Garth Risk Halleberg est indéniablement un type qui a du talent. Plus qu’un « chef d’œuvre » (je suis allergique à cette expression employée à toutes les sauces), j’appellerais son roman un tour de force. Il fait rentrer dans une durée de temps limitée (moins d’un an) et sur un terrain de jeu circonscris géographiquement (New-York), une myriade de personnages, pour beaucoup antagonistes, reliés entre eux par les multiples sous-intrigues que le narrateur tisse le long de ce roman fleuve.
Depuis le Long Island jusqu’à l’ Upper East Side en passant par le Village et sa faune pré-géntrification, City on Fire pourrait presque faire office d’essai d’anthropologie « Chez les New-Yorkais des 70s ».
Les sept chapitres sont séparés par des « interludes » – une lettre manuscrite, un article tapuscrit, les extraits d’un fanzine – une main tendue vers le lecteur pour que celui-ci puisse être complètement immergé dans la vie des personnages.

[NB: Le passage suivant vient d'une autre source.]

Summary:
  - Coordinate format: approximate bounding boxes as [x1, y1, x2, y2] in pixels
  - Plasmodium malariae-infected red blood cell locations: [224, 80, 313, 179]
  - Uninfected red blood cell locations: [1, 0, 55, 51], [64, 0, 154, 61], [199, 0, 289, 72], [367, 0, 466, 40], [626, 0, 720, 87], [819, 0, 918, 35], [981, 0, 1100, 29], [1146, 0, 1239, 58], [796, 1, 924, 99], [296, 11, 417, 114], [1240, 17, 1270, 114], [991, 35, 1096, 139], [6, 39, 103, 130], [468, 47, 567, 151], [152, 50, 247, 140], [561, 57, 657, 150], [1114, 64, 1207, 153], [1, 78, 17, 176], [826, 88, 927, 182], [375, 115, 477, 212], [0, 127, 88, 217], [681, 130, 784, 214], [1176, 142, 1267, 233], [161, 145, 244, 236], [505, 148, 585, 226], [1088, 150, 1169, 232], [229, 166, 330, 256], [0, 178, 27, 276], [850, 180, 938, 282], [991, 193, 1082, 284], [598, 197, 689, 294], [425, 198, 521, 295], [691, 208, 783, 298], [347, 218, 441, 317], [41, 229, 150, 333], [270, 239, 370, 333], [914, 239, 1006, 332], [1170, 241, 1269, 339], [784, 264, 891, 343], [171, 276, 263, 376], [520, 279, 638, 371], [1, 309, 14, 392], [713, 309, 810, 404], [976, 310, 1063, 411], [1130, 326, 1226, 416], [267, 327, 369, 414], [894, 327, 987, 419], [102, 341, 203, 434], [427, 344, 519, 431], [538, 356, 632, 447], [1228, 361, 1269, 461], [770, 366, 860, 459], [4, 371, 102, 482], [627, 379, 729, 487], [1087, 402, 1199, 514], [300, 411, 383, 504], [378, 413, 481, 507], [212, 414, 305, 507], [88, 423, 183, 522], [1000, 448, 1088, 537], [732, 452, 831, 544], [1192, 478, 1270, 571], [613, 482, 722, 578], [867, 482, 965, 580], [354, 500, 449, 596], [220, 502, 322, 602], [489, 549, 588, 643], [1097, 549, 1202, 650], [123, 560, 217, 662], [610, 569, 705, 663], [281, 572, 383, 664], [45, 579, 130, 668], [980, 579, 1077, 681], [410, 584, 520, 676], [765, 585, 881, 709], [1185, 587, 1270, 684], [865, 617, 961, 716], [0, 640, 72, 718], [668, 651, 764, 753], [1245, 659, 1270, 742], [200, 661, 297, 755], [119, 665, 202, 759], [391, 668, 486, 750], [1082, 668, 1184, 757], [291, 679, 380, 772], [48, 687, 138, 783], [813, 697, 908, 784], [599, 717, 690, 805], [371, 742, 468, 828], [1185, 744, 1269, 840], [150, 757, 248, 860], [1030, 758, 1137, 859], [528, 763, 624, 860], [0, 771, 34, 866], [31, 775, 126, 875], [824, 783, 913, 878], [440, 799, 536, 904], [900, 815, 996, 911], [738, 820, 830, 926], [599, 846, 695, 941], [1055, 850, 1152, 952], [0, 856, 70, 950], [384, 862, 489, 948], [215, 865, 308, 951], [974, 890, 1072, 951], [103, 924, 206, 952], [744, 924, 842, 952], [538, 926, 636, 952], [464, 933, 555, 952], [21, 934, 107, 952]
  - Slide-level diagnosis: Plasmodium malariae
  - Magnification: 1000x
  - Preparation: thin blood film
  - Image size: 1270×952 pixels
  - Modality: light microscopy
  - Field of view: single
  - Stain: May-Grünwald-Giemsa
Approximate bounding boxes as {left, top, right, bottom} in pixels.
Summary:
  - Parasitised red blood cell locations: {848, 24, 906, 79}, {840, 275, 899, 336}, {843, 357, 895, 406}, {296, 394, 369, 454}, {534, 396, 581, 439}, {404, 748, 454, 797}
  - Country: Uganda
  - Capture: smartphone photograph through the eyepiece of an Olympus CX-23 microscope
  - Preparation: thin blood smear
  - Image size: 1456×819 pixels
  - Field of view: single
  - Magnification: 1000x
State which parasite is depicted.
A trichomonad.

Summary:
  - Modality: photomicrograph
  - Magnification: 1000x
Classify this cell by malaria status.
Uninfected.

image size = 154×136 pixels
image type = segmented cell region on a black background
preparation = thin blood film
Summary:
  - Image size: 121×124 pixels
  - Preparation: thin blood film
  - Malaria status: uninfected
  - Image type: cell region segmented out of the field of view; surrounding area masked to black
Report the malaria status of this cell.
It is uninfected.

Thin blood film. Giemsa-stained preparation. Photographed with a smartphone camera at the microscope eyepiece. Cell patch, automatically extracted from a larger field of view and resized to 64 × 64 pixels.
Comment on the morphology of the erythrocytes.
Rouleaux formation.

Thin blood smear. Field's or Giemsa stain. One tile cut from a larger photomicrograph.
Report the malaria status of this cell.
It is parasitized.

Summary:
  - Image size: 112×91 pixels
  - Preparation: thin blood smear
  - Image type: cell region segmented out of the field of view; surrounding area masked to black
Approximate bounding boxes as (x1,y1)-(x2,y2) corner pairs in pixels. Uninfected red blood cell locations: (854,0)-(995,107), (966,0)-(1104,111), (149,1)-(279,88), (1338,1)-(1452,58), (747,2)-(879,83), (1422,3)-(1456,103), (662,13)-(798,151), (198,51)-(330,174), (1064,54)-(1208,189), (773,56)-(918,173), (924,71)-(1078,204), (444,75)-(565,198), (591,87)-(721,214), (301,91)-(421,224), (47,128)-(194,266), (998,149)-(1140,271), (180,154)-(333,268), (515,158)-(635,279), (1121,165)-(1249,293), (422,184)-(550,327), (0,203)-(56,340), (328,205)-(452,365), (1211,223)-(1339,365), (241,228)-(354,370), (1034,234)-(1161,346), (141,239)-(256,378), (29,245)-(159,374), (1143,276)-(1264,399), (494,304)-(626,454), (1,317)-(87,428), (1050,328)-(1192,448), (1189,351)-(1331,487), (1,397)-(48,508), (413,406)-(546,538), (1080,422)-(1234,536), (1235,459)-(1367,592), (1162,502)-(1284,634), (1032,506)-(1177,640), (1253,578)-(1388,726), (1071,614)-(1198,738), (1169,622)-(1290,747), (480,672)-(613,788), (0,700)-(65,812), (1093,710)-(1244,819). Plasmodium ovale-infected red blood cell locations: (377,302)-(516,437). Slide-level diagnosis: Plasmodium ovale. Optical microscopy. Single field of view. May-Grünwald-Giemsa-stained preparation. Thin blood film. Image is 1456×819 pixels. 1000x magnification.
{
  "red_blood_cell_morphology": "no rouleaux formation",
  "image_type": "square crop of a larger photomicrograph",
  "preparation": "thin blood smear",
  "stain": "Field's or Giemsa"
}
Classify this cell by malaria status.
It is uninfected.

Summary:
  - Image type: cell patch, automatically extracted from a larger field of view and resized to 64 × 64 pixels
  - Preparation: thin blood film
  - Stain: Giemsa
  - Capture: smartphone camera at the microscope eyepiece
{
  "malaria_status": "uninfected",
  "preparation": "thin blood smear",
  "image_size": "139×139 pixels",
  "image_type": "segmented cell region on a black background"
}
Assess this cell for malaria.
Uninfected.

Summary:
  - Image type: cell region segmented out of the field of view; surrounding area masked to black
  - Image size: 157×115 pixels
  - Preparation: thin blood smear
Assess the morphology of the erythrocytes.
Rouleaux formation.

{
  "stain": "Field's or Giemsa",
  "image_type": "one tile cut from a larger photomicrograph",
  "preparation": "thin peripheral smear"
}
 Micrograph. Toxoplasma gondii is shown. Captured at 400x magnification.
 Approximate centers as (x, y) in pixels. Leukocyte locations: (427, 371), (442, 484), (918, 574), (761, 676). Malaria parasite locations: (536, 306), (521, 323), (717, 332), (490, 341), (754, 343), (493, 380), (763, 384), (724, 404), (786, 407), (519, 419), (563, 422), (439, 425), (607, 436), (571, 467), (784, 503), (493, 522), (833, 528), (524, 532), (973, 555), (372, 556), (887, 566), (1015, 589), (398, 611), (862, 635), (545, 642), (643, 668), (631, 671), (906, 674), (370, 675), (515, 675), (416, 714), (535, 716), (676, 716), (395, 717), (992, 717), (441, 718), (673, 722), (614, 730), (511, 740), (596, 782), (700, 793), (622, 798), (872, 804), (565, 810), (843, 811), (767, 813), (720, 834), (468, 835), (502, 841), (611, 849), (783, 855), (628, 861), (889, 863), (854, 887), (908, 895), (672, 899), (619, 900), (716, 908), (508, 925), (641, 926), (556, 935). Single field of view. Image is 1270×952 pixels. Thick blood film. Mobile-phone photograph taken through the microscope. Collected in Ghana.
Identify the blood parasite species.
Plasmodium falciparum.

Malheureusement cela n’a pas toujours fonctionné pour moi.
Autant j’ai aimé Samantha et ses contradictions, sa sensibilité et son intelligence, et j’ai été donc heureuse de retrouver son fanzine au milieu du roman, autant je me suis lassée vite durant d’autres « irruptions de réel » dans le fil narratif.
City on fire m’a donné l’impression d’un monstre insatiable qui se fiche de ce qu’il avale tant qu’il a de quoi se mettre sous la dent. La scène punk, les révolutionnaires, les graffeurs, les squatteurs. Les artisans, les flics, les journalistes, les artistes. Les hommes d’affaires, les parvenus, les ambitieux. Les homosexuels, les femmes délaissées, les familles éclatées. Des intérêts financiers, amoureux, illégaux, altruistes. La came, la solitude, les dépendances, la musiques, la peinture, la photo.
Le passé, le présent, l’avenir.
Tantôt original et somptueux, tantôt drapé dans des airs de soap-opera, le résultat a été pour moi plutôt mitigé. Je l’ai trouvé assez inégal et pas toujours cohérent. Il ferait, certes, une super série TV. Mais le potentiel d’adaptation par Netflix, ce n’est pas ce qui m’intéresse dans un roman. Un peu déçue, donc, il y avait matière à faire beaucoup mieux, en laissant peut-être l’ambition en veilleuse.
« Q : Votre œuvre semble vouloir rompre qualitativement avec les tendances minimalistes actuellement en vogue chez les jeunes écrivains. Certains pourraient même la qualifier de désuète.
R: Eh bien, nous avons vécu, les hommes de ma génération, dans une époque d’incertitude. L’ensemble des institutions auxquelles nous avons cru, depuis l’Église jusqu’aux marchés et au système politique américain, semblait traverser une crise. Et donc nous avons considéré avec un scepticisme profond la capacité de toute institution , y compris celle du roman, à nous montrer la vérité.
Q: Mais vous semblez presque en accord avec l’opposition, monsieur Goodman.
R: Disons que je considère que c’est ma mission. Etre en empathie. Mais j’ai toujours pensé, peut-être de façon perverse , que lorsqu’on veut faire correspondre théorie et expérience, et que cela ne fonctionne pas, il faut s’en prendre plutôt à la théorie. Il y a la critique de ce qui sous-tend ces institutions – justice, démocratie, amour – et il y a le fait que nul ne peut vivre sans elles. Et je cherche donc à explorer une nouvelle fois cette vieille idée que le roman peut, vous savez, nous enseigner quelque chose. Sur tout.